A surge of emotion—tenderness, shock, heat that flooded her veins and made her muscles loose—struck Sandry like a wave, making her sway. At a distance, as if she were someone else, she felt lips touch hers in a kiss, and she kissed back.

Oh my, she thought, very severely rattled. Daja and, and Rizu.

She grabbed Fin by both arms, partly to steady herself, partly to make her story convincing. “I’m sorry,” she said. She flashed a smile at her fellow dancers and spoke a little more loudly. “It’s very warm in here, isn’t it?” Hurriedly she threw up a barrier on her connection to Daja, who was following Rizu giddily. “I’m sorry, I really must sit down.”

A lady’s wish was a command at a dance. Fin guided Sandry to a chair. “May I get you something cool?” he asked, concerned, as she located her fan.

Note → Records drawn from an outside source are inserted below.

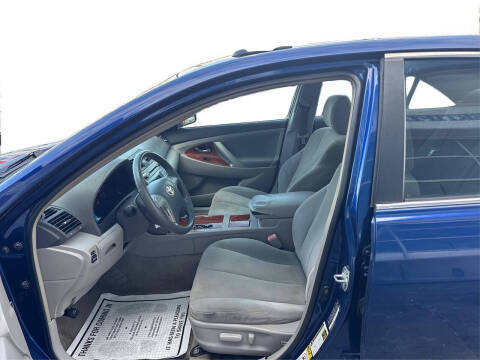 2009 Toyota Camry SE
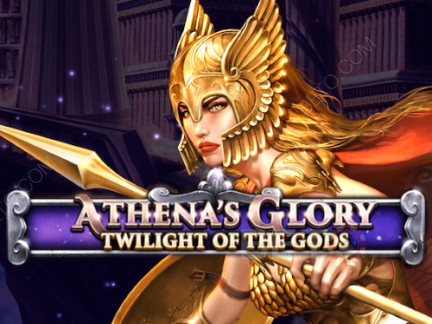 Athena's Glory – Twilight of the Gods デモ版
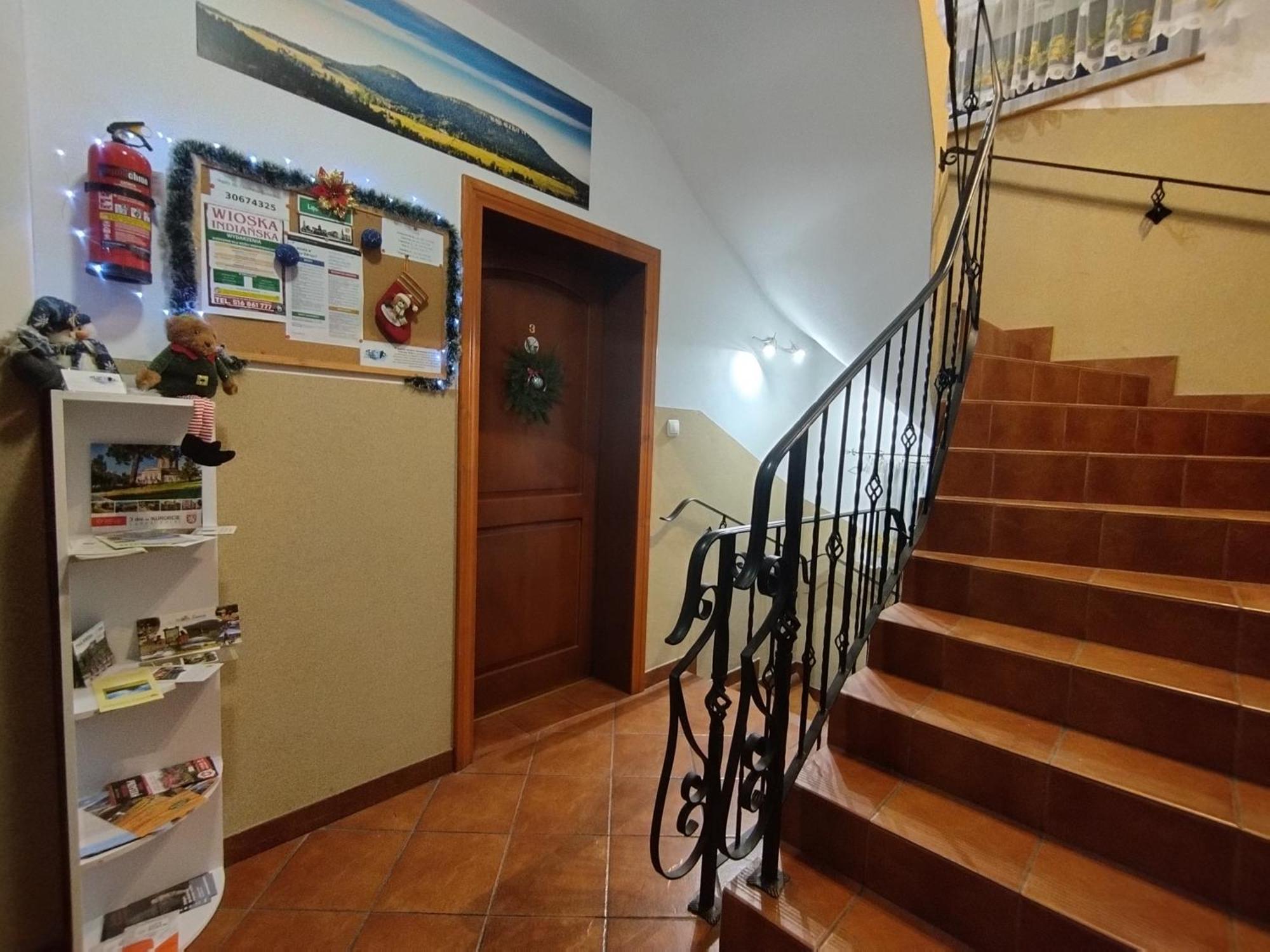Jaskolka Apartman Lądek-Zdrój Kültér fotó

“Shaved ice would be wonderful, thank you,” she said. She waved the fan hurriedly, trying to cool the scarlet blush she felt rising on her cheeks. Once he was gone and she didn’t have to work to talk to him, she put up more blocks on her connection to her sister, trying to keep it open without knowing anything of what Daja was up to now. Only when she had reduced it to the merest thread did she lean back in her chair and close her eyes.

I don’t think she knew, thought Sandry. Or if she did, she thought she was more like Rosethorn, interested in women and men. I know she’s mentioned boys, once or twice, but never girls. Thinking of Rizu, Sandry added, Or women.